Denard Robinson: How the Michigan QB Duped College Football Nation

Tom BaerCorrespondent IOctober 10, 2010

Sparty's not so easy to run over, huh?
Sparty's not so easy to run over, huh?Leon Halip/Getty Images

We, as college football fans, felt seduced by the outlandish stats: 502 yards of total offense, 87-yard touchdown runs, 70 percent completions, et cetera, et cetera, et cetera. Few, however, asked the ever-important question: Against which five teams did Michigan's Denard Robinson accomplish his feats? The answer: a bunch of defensive nobodies.

Stats don't exist in a vacuum—you have to factor in the opponent—but Robinson's numbers while guiding the Wolverines to a 5-0 start were so staggering that the nation had to take notice. In fact, Shoelace secured his place in gridiron lore after last weekend's victory over Indiana; he became the first player in college football history to put up two 200-200 games in one season.

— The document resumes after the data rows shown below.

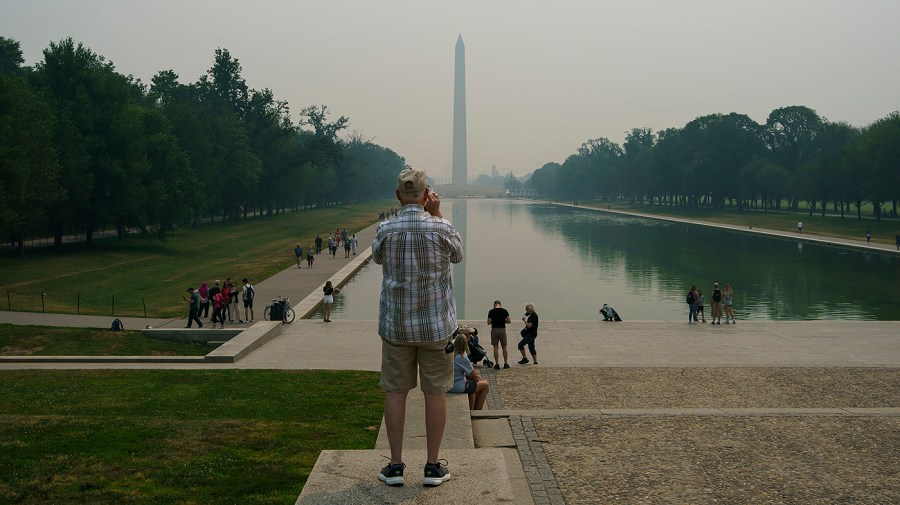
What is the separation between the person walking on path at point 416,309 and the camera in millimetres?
6102

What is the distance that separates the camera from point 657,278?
144ft

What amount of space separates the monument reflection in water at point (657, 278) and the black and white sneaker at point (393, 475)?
77.9ft

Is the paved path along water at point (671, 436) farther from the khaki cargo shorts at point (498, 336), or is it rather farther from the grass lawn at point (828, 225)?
the grass lawn at point (828, 225)

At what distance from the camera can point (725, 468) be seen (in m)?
8.49

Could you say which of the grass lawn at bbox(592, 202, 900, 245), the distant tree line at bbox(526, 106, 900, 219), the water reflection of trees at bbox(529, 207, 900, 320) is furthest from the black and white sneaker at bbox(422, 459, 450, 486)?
the distant tree line at bbox(526, 106, 900, 219)

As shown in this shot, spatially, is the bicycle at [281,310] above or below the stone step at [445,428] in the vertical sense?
below

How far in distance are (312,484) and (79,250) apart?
4969 cm

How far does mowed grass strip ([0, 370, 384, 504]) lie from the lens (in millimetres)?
7316

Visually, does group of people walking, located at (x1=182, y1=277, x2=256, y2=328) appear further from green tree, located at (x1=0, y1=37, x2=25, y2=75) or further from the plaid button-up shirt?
green tree, located at (x1=0, y1=37, x2=25, y2=75)

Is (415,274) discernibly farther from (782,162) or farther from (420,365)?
(782,162)

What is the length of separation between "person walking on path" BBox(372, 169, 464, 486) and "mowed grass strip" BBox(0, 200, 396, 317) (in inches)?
960

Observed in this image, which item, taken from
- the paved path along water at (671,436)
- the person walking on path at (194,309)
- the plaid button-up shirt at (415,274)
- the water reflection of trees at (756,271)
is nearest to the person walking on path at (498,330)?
the paved path along water at (671,436)

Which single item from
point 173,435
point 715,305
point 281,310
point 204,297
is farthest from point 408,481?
point 715,305

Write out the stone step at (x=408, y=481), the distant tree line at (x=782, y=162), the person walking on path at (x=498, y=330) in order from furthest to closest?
the distant tree line at (x=782, y=162) < the person walking on path at (x=498, y=330) < the stone step at (x=408, y=481)
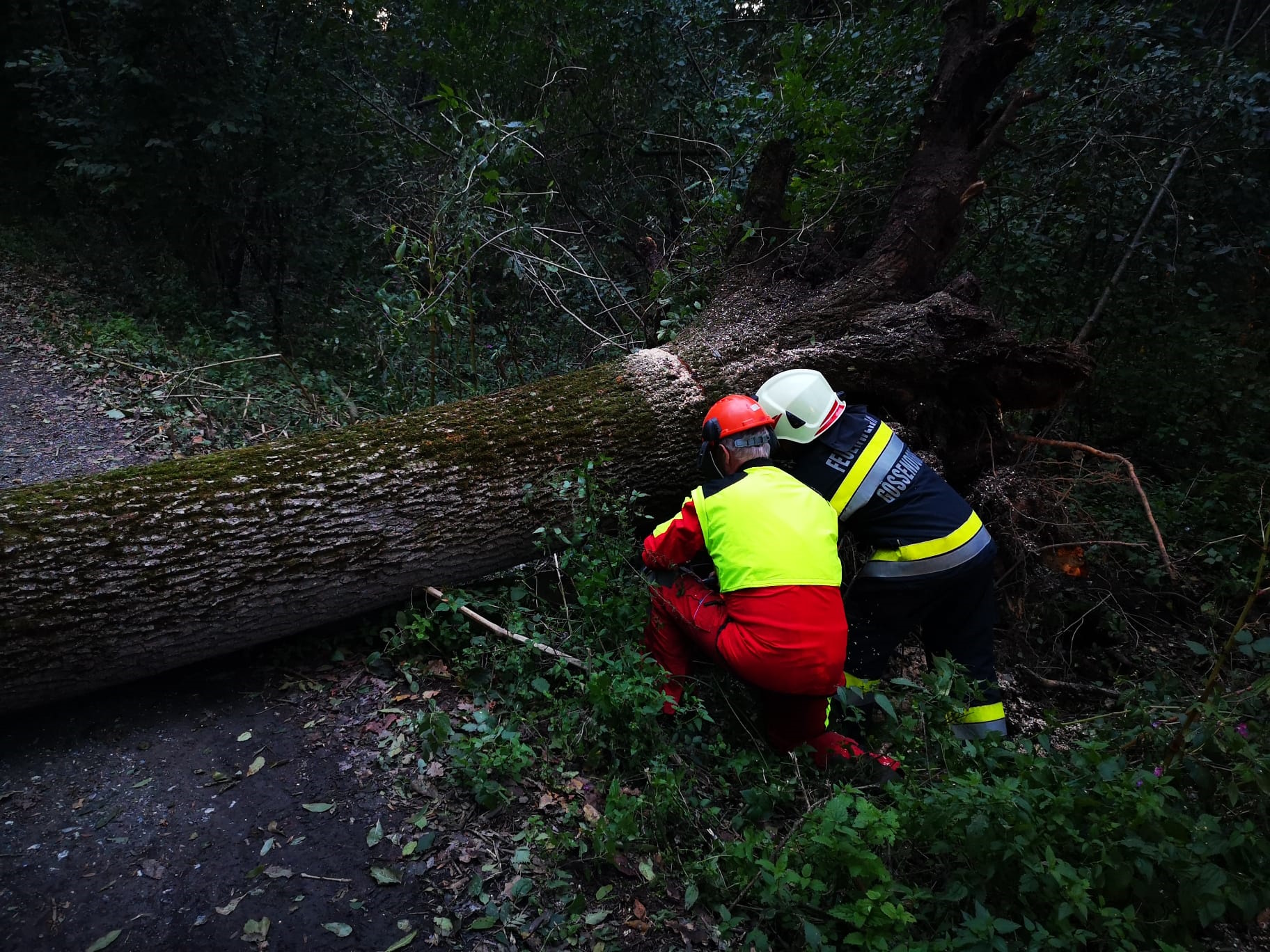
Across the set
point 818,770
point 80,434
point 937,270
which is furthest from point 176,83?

Against Michigan State, however, reality trumped numbers. Sparty is not Connecticut, Notre Dame, Massachusetts, Bowling Green, or Indiana. Instead, Michigan State boasts a defense capable of defending the pass and the run, something the Wolverines aforementioned opposition could not do. In short, Robinson accumulated his gaudy statistics against teams that are defensively challenged.

That said, Robinson, whether justified or not, still sits in the Heisman driver's seat. Chances are, that won't last much longer. Next for Michigan is Iowa, and the Maize and Blue end the season playing Wisconsin and Ohio State. Plus, Auburn's Cam Newton and Oregon's LaMichael James continue to impress...against quality competition, no less.

One could argue that Robinson's performance is simply a case of one bad game. But it's not coincidence that he struggled when facing his first "real" defense. Had DR played more talented squads up to this point his stats wouldn't be bloated...and the nation would not be talking about him.

In the end, Shoelace's statline versus the Spartans—three interceptions, 86 yards rushing—might be the norm from here on out. Gone, more than likely, are the days of 258 yards rushing and near-perfect completion percentages. Why? Because Michigan's remaining schedule involves Big Ten teams, not teams from the Mid-American Conference or the FCS

Conclusion: Face it, college football've been duped.